E l’atto già pronto un anno fa? Massella dice di non saperne nulla. Il Fatto, inoltre, aggiunge che da ottobre «c’è un uomo dell’Edison nella squadra di Renzi che ha nominato tra i suoi consiglieri economici Marco Fortis, già responsabile della direzione Studi economici di Edison spa, vice presidente della Fondazione Edison» e «consigliere di amministrazione di Ausimont», la stessa società, annota il giornalista, al centro del processo sulla discarica.

«Le date sono fondamentali», insiste Massari: «a ottobre, mentre la richiesta danni da 1,1 milioni di euro alla Edison scivola in un cassetto, Renzi lo sceglie come consigliere giuridico a titolo gratuito. Tutto questo proprio mentre il processo è in corso».

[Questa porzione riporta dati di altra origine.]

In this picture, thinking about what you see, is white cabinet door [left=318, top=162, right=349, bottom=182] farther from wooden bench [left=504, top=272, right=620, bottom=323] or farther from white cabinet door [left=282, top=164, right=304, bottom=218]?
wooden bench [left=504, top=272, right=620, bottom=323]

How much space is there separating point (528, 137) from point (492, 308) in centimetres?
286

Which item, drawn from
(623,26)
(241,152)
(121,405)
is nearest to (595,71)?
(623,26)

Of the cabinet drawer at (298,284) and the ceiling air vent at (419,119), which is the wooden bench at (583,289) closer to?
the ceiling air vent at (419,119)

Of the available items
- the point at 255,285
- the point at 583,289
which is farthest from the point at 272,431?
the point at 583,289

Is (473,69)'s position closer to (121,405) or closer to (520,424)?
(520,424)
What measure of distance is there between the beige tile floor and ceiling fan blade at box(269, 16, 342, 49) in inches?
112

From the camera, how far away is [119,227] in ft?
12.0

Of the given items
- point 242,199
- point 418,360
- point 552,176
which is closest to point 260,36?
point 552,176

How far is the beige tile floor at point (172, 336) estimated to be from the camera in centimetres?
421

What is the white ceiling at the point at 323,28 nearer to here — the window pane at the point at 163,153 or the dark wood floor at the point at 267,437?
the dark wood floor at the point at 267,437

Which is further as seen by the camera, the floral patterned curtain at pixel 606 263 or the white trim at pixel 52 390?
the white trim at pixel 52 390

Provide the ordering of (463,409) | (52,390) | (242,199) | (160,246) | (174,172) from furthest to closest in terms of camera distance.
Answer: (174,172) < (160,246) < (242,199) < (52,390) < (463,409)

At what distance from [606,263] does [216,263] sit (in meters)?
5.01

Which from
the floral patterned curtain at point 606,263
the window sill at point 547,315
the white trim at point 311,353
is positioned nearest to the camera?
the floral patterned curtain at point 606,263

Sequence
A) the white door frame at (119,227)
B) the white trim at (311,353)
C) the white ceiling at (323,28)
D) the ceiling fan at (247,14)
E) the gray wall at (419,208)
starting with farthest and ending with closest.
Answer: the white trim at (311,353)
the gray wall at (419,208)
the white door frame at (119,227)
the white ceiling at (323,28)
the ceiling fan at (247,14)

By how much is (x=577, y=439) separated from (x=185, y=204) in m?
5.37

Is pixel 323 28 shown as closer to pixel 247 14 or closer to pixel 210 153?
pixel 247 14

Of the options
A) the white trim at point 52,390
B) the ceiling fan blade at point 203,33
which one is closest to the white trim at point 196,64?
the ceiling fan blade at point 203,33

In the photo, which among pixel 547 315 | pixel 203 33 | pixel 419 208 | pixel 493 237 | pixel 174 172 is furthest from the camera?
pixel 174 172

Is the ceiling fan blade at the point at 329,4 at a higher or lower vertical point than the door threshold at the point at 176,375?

SEL E M5S PRESENTANO INTERROGAZIONE
Intanto il deputato di Sel, Gianni Melilla, ha annunciato l’intenzione di presentare una interrogazione alla presidenza del Consiglio dei Ministri e al Ministero dell’Ambiente per chiedere conto di quanto emerso nell’articolo de ‘Il Fatto’ quali siano i motivi «di questa scelta dilatoria e se intendano procedere in sede civile per formalizzare la richiesta di risarcimento per i danni causati dal grave inquinamento del sito industriale chimico di Bussi».

Anche il Movimento 5 ha presentato alla Camera una interrogazione parlamentare alla Presidenza del Consiglio  per chiedere conto di quanto riportato dal Fatto quotidiano e per sapere se la scelta di un consulente che è stato, ed è tutt'ora, in rapporti con il mondo della Edison abbia influito su questa mancata azione giudiziaria verso la stessa Edison.

«Invieremo inoltre una lettera al Presidente del Consiglio per chiedere l'immediata presentazione della richiesta di risarcimento danni», spiegano i grillini: «in caso contrario, presenteremo un esposto alla Corte dei Conti poiché la mancata richiesta potrebbe configurare un danno erariale per lo stato, gravando interamente sulla collettività il costo della bonifica».